People v. Sanabria

—Judgment, Supreme Court, Bronx County (Efrain Alvarado, J.), rendered January 17, 1996, convicting defendant, after a jury trial, of robbery in the first degree, criminal possession of a weapon in the second degree, grand larceny in the fourth degree and criminal impersonation in the first degree, and sentencing him, as a second felony offender, to consecutive terms of 10 to 20 years on the robbery conviction, 6 to 12 years on the possession of a weapon conviction and 2 to 4 years on the grand larceny conviction, to run concurrently with a term of IV2 to 3 years on the criminal impersonation conviction, unanimously affirmed.

Defendant’s suppression motion was properly denied. Defendant matched the limited description provided by a named citizen informant and was the only person, other than employees, found inside the store where other individuals on the street had told the officer the perpetrator would be. Moreover, the employees failed to corroborate defendant’s assertion that they knew him and the officer found a gun and walkie-talkie, items the citizen informant had described the perpetrator as possessing, near the place where defendant had been standing. Based on all these factors, the officer clearly had reasonable suspicion warranting defendant’s forcible seizure (see, People v Dickerson, 238 AD2d 147, lv denied 90 NY2d 857; People v Washington, 182 AD2d 520, lv denied 80 NY2d 840). The subsequent showup, after defendant was returned to the crime scene, was properly conducted, and the circumstances that defendant was displayed to the witnesses in handcuffs, coming out of a police car, and that the officer asked the witnesses if defendant was the person who had been impersonating an officer, did not render the identifications unduly suggestive (People v Duuvon, 77 NY2d 541). Defendant’s additional contention, that the identifications were tainted by the failure of the police to segregate the witnesses during the showup, is not supported by the record.

The evidence was legally sufficient to establish defendant’s *42guilt of robbery in the first degree since the jury could have rationally found from the circumstances surrounding the larceny that defendant’s display of a weapon was with the conscious objective of compelling his victims to deliver up the property or to prevent or overcome resistance to the taking or retention of the property (see, People v Smith, 79 NY2d 309; People v Lomba, 183 AD2d 672, lv denied 80 NY2d 906). Although the crime began with a ruse in which defendant pretended to be a police officer, the jury could have reasonably concluded that when defendant thrust a gun into the back of one of the employees, this act was not merely part of the ruse but constituted the statutorily required threat of physical force.

Since all three robberies occurred within 10 days of each other, with two being committed on the same day, since all were committed against small stores, in daylight and in the same neighborhood, since the perpetrator always spoke to his victims in Spanish, identified himself as a police officer, told his victims that he was investigating a report of contraband in their stores and used an imitation police shield, a police-type radio and a .38 caliber revolver, the pattern of criminal conduct was sufficiently unique to constitute a distinctive modus oper- and!, properly permitting joinder and the prosecutor’s comments on the similarities between the crimes during summation (see, CPL 200.20 [2] [b]; People v West, 160 AD2d 301, lv denied 76 NY2d 798).

The court properly exercised its discretion in denying defendant’s request that it replace a juror whom defense counsel had identified as sleeping during his summation. Defendant’s claim that the court should have questioned the juror has not been preserved for appellate review since he failed to request such inquiry (see, People v Bellamy, 228 AD2d 230, lv denied 88 NY2d 980), and we decline to review this claim in the interest of justice. Were we to review such claim, we would find that such questioning was unwarranted in this case since the court had the benefit of its own perception of the juror, including her prior statement that the lights in the courtroom hurt her eyes (see, People v Brown, 160 AD2d 172, lv denied 76 NY2d 785).

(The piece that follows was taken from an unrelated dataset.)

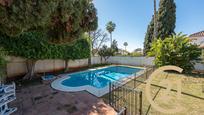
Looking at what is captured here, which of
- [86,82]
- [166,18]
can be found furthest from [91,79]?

Defendant’s motion to set aside the verdict pursuant to CPL 330.30 or to order a post-trial psychiatric examination of his capacity to stand trial pursuant to CPL article 730, which was made just prior to sentencing, was properly denied since the procedures of CPL article 730 do not apply to retrospective competency determinations (People v Pena, 251 AD2d 26, lv denied 92 NY2d 929), and since defendant’s competency was *43capable of retrospective determination by other means. The court rendered its determination that defendant was competent at trial after conducting a full hearing at which medical experts testified and both counsel and the court set forth their own observations. Accordingly, the record reveals that the issue of defendant’s competency at trial was properly resolved.

We perceive no abuse of sentencing discretion. Concur— Nardelli, J. P., Tom, Mazzarelli, Wallach and Buckley, JJ.